**What you will do**
The lines to reproduce run from the one containing "body_size: 266" through the end of the records below. Reproduce them exactly and add nothing.

Plain-text document sources:
▬▬▬▬▬▬▬▬▬▬
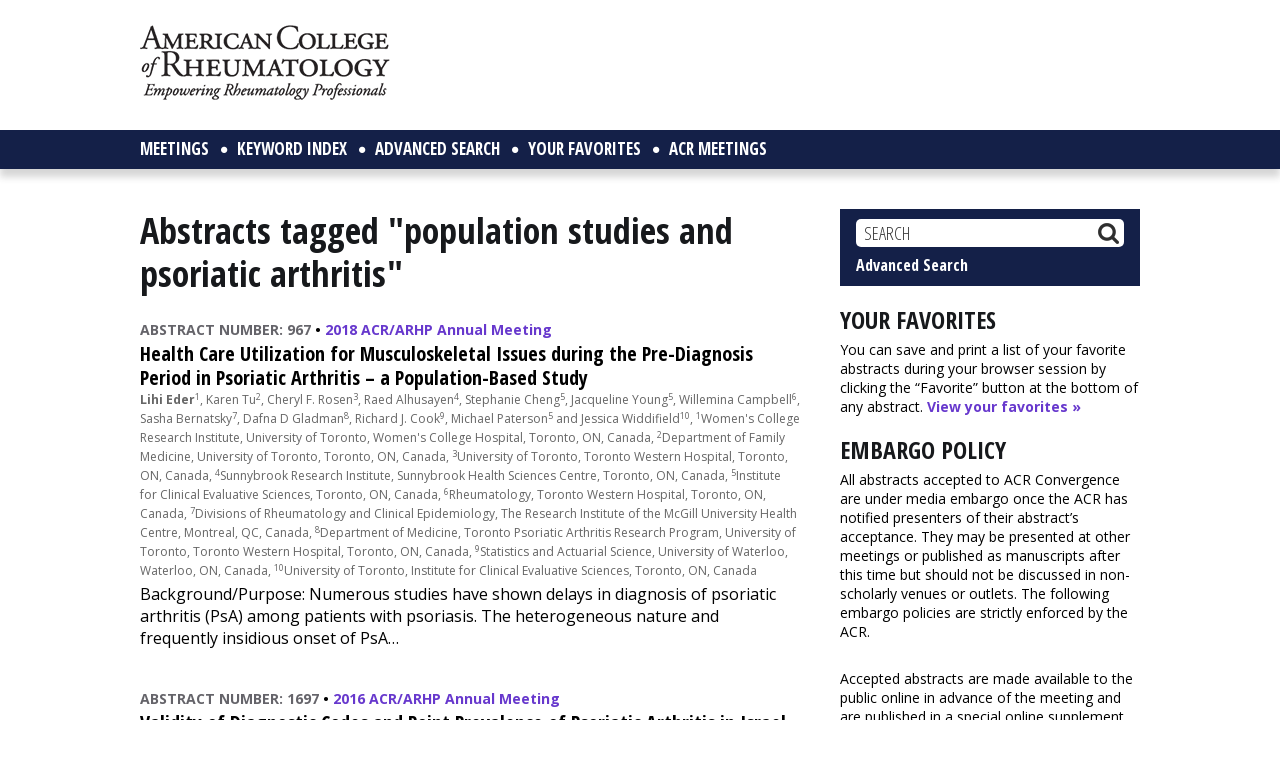

--- FILE ---
content_type: text/html; charset=utf-8
request_url: https://www.google.com/recaptcha/api2/aframe
body_size: 266
content:
<!DOCTYPE HTML><html><head><meta http-equiv="content-type" content="text/html; charset=UTF-8"></head><body><script nonce="hP1EyhiI0xwRghtX26iMEw">/** Anti-fraud and anti-abuse applications only. See google.com/recaptcha */ try{var clients={'sodar':'https://pagead2.googlesyndication.com/pagead/sodar?'};window.addEventListener("message",function(a){try{if(a.source===window.parent){var b=JSON.parse(a.data);var c=clients[b['id']];if(c){var d=document.createElement('img');d.src=c+b['params']+'&rc='+(localStorage.getItem("rc::a")?sessionStorage.getItem("rc::b"):"");window.document.body.appendChild(d);sessionStorage.setItem("rc::e",parseInt(sessionStorage.getItem("rc::e")||0)+1);localStorage.setItem("rc::h",'1768785707673');}}}catch(b){}});window.parent.postMessage("_grecaptcha_ready", "*");}catch(b){}</script></body></html>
▬▬▬▬▬▬▬▬▬▬
**Reply to the exercise**
body_size: 266
content:
<!DOCTYPE HTML><html><head><meta http-equiv="content-type" content="text/html; charset=UTF-8"></head><body><script nonce="hP1EyhiI0xwRghtX26iMEw">/** Anti-fraud and anti-abuse applications only. See google.com/recaptcha */ try{var clients={'sodar':'https://pagead2.googlesyndication.com/pagead/sodar?'};window.addEventListener("message",function(a){try{if(a.source===window.parent){var b=JSON.parse(a.data);var c=clients[b['id']];if(c){var d=document.createElement('img');d.src=c+b['params']+'&rc='+(localStorage.getItem("rc::a")?sessionStorage.getItem("rc::b"):"");window.document.body.appendChild(d);sessionStorage.setItem("rc::e",parseInt(sessionStorage.getItem("rc::e")||0)+1);localStorage.setItem("rc::h",'1768785707673');}}}catch(b){}});window.parent.postMessage("_grecaptcha_ready", "*");}catch(b){}</script></body></html>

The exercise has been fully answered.